I see that the bounding boxes for the yieldsign and stopsign are not tight. Also the top left corner seems to be where it should be Is there any specific reason for the bounding box to be bigger than what it should be and the exactness in location for the top left corner?
The image of YOLO is split to 7*7 partitions by default. In order to predict more precisely, you could modify the second last layer by setting it to be 11*11 partitions, for example. This only alleviates the problem but does not completely solve the problem, because the splits are still not arbitrary.
The fast rcnn can generate more precise detections because the bounding box can occur in arbitrary position, and that is why it is much slower than yolo.
Once thing we can do is to add a post-processing step to align the bounding box.
I wanted to ask what data you used for this..is this any public data you used, or did you annotate your own data..
how many frames did you have to train for each of these classes to get a descent performance?
The data I used was downloaded from [Google Images], and hand-labeled by my intern employees. Just kidding, I had to label it myself. It is covered in the README how to label data.
Since I am training with only two classes, and that the signs have less distortions and variances (compared to person or car, for example), I only trained around 300 images for each class to get a decent performance. But if you are training with more classes or harder classes, I suggest you have at least 1000 images for each class.
Is it possible to share the data and the annotations you collected for me to get a feel of YOLO?. I am limited by resources and hence not able to test it on large datasets as of now.

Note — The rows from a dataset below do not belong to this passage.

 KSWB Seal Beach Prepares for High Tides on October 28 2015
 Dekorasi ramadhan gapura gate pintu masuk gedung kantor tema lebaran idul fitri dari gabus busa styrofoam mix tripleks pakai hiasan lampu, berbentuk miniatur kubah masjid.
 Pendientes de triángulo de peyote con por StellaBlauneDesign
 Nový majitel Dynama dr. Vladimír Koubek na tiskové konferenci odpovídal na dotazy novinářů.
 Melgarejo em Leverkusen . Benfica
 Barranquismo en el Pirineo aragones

Also, it will be easy for me to comprehend your instructions with this data.
I have uploaded the data that I trained for the demo, with the corresponding annotations. If you download them, you should be repeating the training process easily.

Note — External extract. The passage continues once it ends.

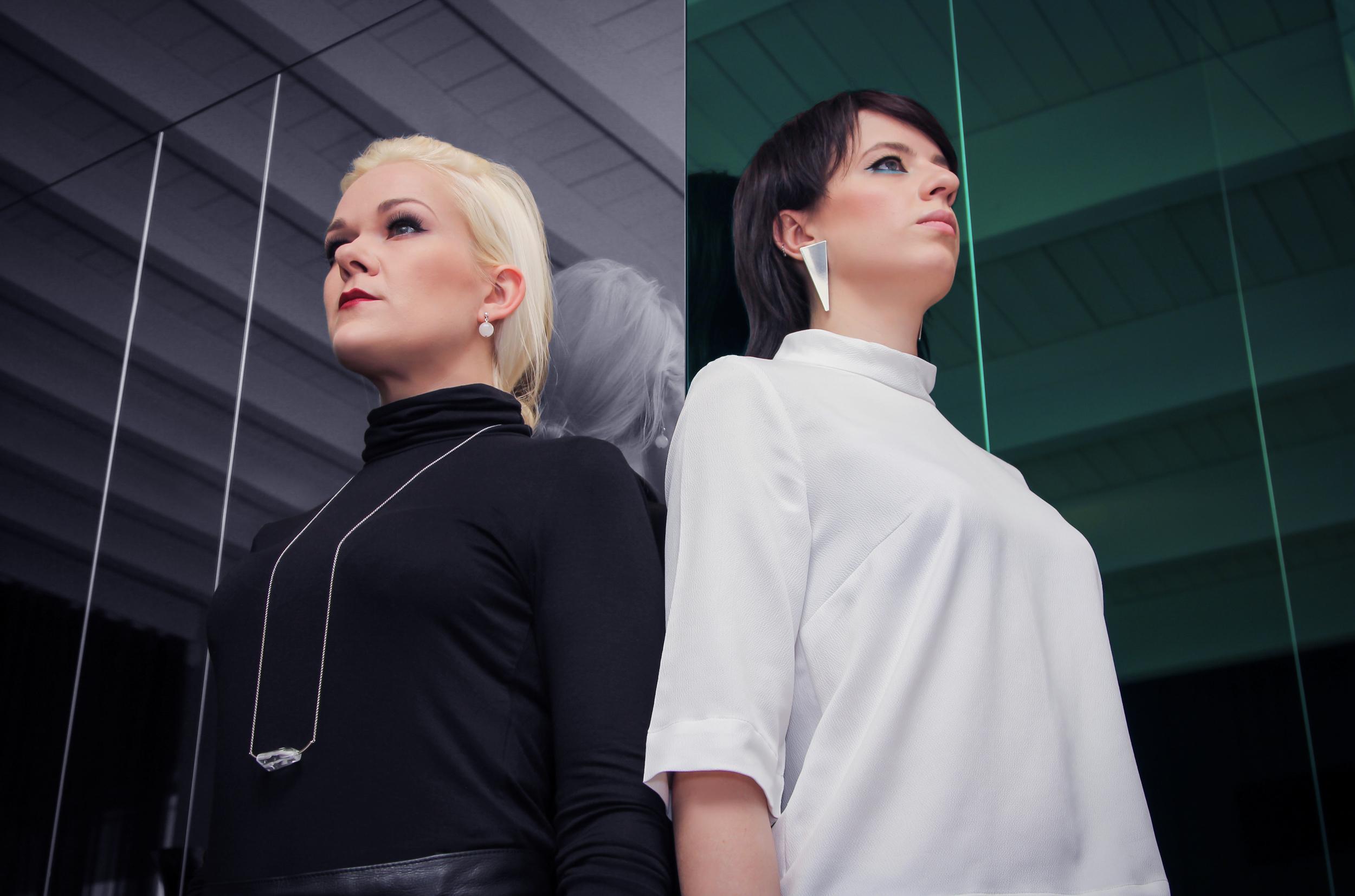 Reelika Ranik (left) and Katrin Kvade (right). Jewellery: New Vintage By Kriss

I have successfully run your example, but when switched to running my data with 10 class (1000 images) I got an error “cannot load image”
I have checked the image file, link to image and open normally, Do you have any suggest ?
I have encountered similar problems before. The solution to my problem was that I checked the txt file. It seems that there is a difference between Python2 and Python3 in treating spaces in text files. You cannot see the difference in the text file, though(unless you look at the char). I used Windows(python3) to generate the text file, and used Ubuntu(python2) to load the images, and that’s where I met this problem.
In short, the program failed to interpret and find the correct path.
Maybe you are having the same issue? Please check it out.